India’s confirmed cases of COVID-19 – the disease caused by severe acute respiratory syndrome coronavirus 2 (SARS-CoV-2) or simply coronavirus – number at more than five million of which more than a million are active at the time of writing. Its confirmed case count thus far is the second-highest in the world, behind only the United States.

Testing has been an integral component of the country’s strategy to combat the COVID-19 pandemic. Earlier reports suggested India was falling behind the rest of the world on COVID-19 testing; in the months since, the Government has taken steps to scale up testing. The Indian Council of Medical Research (ICMR) in June went so far as to declare that testing for COVID-19 was a must for all who showed symptoms. Wednesday saw Rajya Sabha lawmakers informed that up to 54 million samples were tested for the novel coronavirus as of September 10th, by Minister of State for Home Affairs Nityanand Rai. 

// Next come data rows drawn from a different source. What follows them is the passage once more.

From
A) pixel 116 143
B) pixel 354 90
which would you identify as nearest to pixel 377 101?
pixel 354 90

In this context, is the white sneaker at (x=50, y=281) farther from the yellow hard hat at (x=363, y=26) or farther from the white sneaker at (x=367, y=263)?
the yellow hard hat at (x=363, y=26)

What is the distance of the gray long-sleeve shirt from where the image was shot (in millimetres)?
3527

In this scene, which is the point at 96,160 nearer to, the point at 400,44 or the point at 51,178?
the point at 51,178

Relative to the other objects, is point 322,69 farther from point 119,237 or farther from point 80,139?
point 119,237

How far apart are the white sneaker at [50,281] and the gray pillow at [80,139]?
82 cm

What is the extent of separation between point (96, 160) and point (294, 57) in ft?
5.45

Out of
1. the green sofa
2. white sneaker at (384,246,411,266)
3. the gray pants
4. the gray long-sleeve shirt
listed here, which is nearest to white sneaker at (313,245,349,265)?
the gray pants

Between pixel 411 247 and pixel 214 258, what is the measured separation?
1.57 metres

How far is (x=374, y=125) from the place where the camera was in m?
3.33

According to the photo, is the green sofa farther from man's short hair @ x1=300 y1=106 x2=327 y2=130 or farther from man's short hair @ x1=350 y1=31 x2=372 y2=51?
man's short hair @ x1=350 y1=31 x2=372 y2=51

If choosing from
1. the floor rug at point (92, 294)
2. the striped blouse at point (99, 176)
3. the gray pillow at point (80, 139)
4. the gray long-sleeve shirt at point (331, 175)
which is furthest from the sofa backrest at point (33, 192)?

Also as of September 10th, Rai told Rajya Sabha members that India is home to 15,290 facilities for treatment of COVID-19. He added that states, union territories and centrally-administered hospitals have been supplied with 13.9 million personal protective equipment kits; 102,400 oxygen cylinders (amidst fears of shortages); 34.2 million N95 masks; 29,779 ventilators; and 108.4 million hydroxychloroquine tablets.